* [SELECTED TEXT]
** START **

6.033 Handout 26: DP1 Design Space

M.I.T. DEPARTMENT OF EECS

6.033 - Computer System Engineering
Handout 26
6.033 Spring 1999 
Design project 1 
Design space and design issues, version of 4/4/1999, 00:15.

The following notes compiled by Jerry Saltzer explore the design space 
for the first 6.033 design project.  To a large extent they consist of
the union of most of the ideas mentioned in the papers for the two
sections that he graded, plus several other suggestions made by other
members of the teaching staff.  Note that not all of these ideas are
equally good.  Occasionally there is a comment about the value of an
idea, but for the most part those comments don't attempt anything
resembling a comprehensive evaluation.

1.  Definition of transparency
    -  User doesn't have to do anything special, but can detect 
       that something is going on
    -  User can't tell he was redirected.  (Seems unnecessary)
    
2.  How dynamic does redirection need to be?
    -  once assigned a replica, may use it for multiple visits
    -  each time the home URL is issued, replica choice is reviewed
    -  for each use of any URL in the site, replica choice is reviewed
    This choice interacts with caching and with bookmark behavior and also
    with whether or not the server maintains changeable state.

3.  Design targets:  What scale does your design intend to encompass?  
    Explain the design center, the design minimum, and the design 
    maximum, particularly as to number of servers.

4.  Metric used to choose a server
    -  randomization (distributes load, ignores network service quality)
    -  geographical location (weak proxy for network proximity)
    -  network topology from static maps compared with client IP addr
    -  server properties
        - server up/down
        - server capacity
        - measured server response time to a small HTTP request
        - server port bandwidth
        - server port unused bandwidth
        - current server load 
           -  thread queue length (current or averaged)
           -  cpu idle time (over how long?)
           -  number of open TCP connections (current or averaged?)
        - current server disk channel utilization (how measured?)
        - current server remaining capacity (how measured?)
    -  network properties measured at instant of connection request
        - minimum latency between client and server
        - latency as a proxy for congestion
          - ICMP ping latency from server to client
          - TCP probe latency from server to client
        - average of multiple probes from server to client
        - server to client hop count (traceroute, may be ponderous)

** END **

* [GIVEN INFORMATION]

** START **

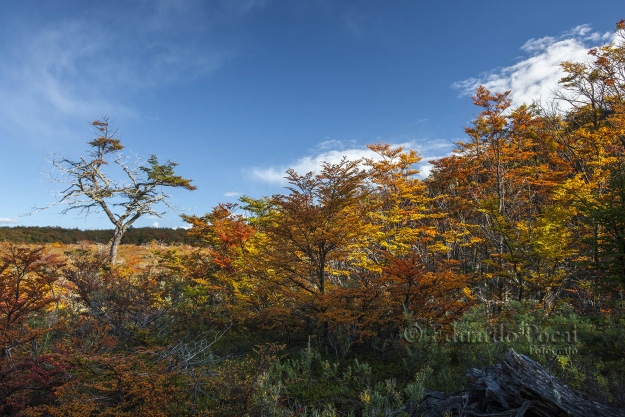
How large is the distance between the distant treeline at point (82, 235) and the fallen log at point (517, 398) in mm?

** END **

* [SET EXERCISE] Print the stretch of the design project notes from "6.033 - Computer" through "a comprehensive evaluation.". The data that accompany the design project notes are separate material.

* [RESULT OF THE EXERCISE]
6.033 - Computer System Engineering
Handout 26
6.033 Spring 1999 
Design project 1 
Design space and design issues, version of 4/4/1999, 00:15.

The following notes compiled by Jerry Saltzer explore the design space 
for the first 6.033 design project.  To a large extent they consist of
the union of most of the ideas mentioned in the papers for the two
sections that he graded, plus several other suggestions made by other
members of the teaching staff.  Note that not all of these ideas are
equally good.  Occasionally there is a comment about the value of an
idea, but for the most part those comments don't attempt anything
resembling a comprehensive evaluation.